Thursday, July 6, 2017

Around the Corner

I didn't want to pick Strawberries today because I didn't want to accept the the harvest was waning. I did anyway, and found more than enough for breakfast. My path took me to the Mint for tea, then past the Wild Blueberry patch. The berries are just starting to ripen. Now my breakfast includes some of the beginnings of the Blueberry harvest. All this reminds me that abundance follows abundance. Rhubarb to Strawberries to Blueberries to Potatoes to Garlic to Apples to Pumpkins. On and on.

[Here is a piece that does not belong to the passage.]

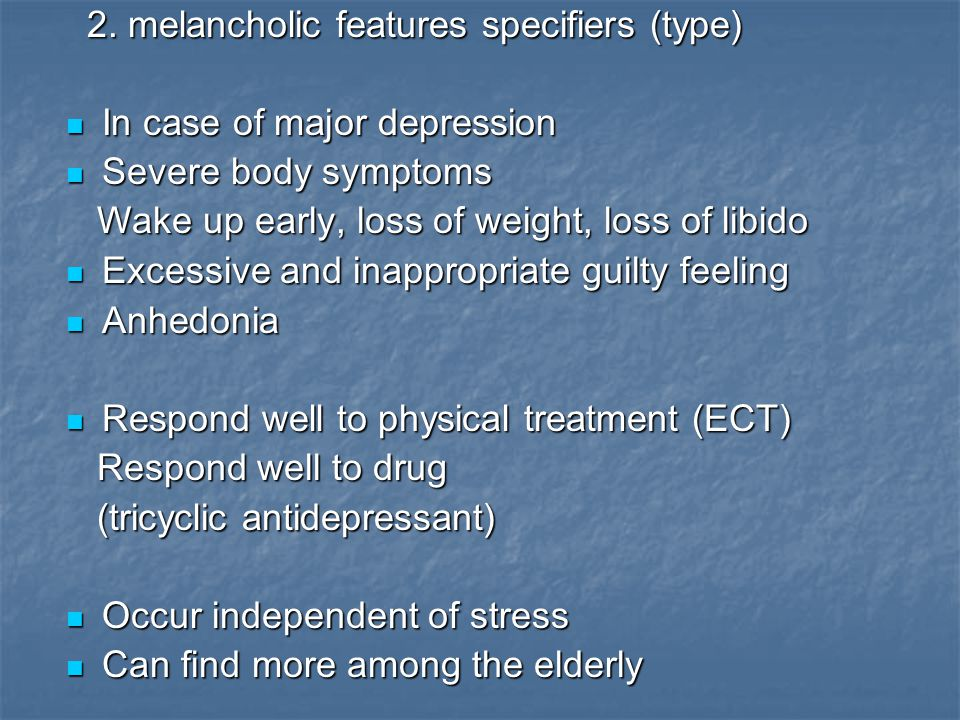 2. melancholic features specifiers (type)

Today, I am paying attention to when my attachment to something can keep me from seeing the abundance that is around the corner. These are tracks of love.

Wednesday, July 5, 2017

Tracks of Love

The shadow from an Oak on the East side of the cabin is the same shape as the crown of the Apple tree on the West side. Apple stretches out its branches beyond the limits of the shadow to catch the morning sun. These are tracks of Love.

Tuesday, July 4, 2017

Bug

While I was sitting this morning, Phoebe came and perched on the woodpile. She had a bug in her mouth. Phoebe seemed to doze for a moment, and I thought”What would happen if, in a doze, she didn't notice Hawk?” Then I thought, “Where is her mate? Is he dead?” Moments later, he showed up. I was relieved and noticed how much I loved them living on the East side of the cabin.

Later, as I opened the door to go pick Strawberries for breakfast, I startled Coopers Hawk. She flew from the ground up into the canopy. Not twenty feet to the North, on the dog run, Phoebe looked on. Had her mate just been killed? I walked down to where Hawk had been. There were small gray feathers scattered around in the grass. My heart sank. The other Phoebe flew away.

I walked up to the Strawberry patch to pick. I was not quite steady on my feet. In the moment it seemed that there were no more berries. “Has the time of Strawberries passed,” I thought? Then I began to see them. Still there. Still many. Why hadn't I see them moments before? “What else am I missing,” I though?

Once I'd picked enough berries for breakfast, I walked East to see if I could spot the surviving Phoebe. The Eastern deck came into view, and I saw one. I waited for the moment. Then I saw the second. Grateful, I though, “Not our Phoebes.”

The thought shuttered through me. “Not our Phoebes?” What about Hawk? What about the bug in Phoebe's mouth. Bug died. Phoebe died. Strawberries were picked. Then I started to see. Attachment to Phoebe had caused my heart to sink. More importantly, my attachment had distracted me from something larger. A friend of mine introduced me to a powerful image. It is the image of holding a frame and pulling it back, allowing more to become visible. I use this image to change my perspective. In a small frame the death of Phoebe is tragic. In a larger frame, Bug, Phoebe, Hawk, Strawberry, and I are all part of something miraculous. Something where death and life meld together into a sacred flow of purpose.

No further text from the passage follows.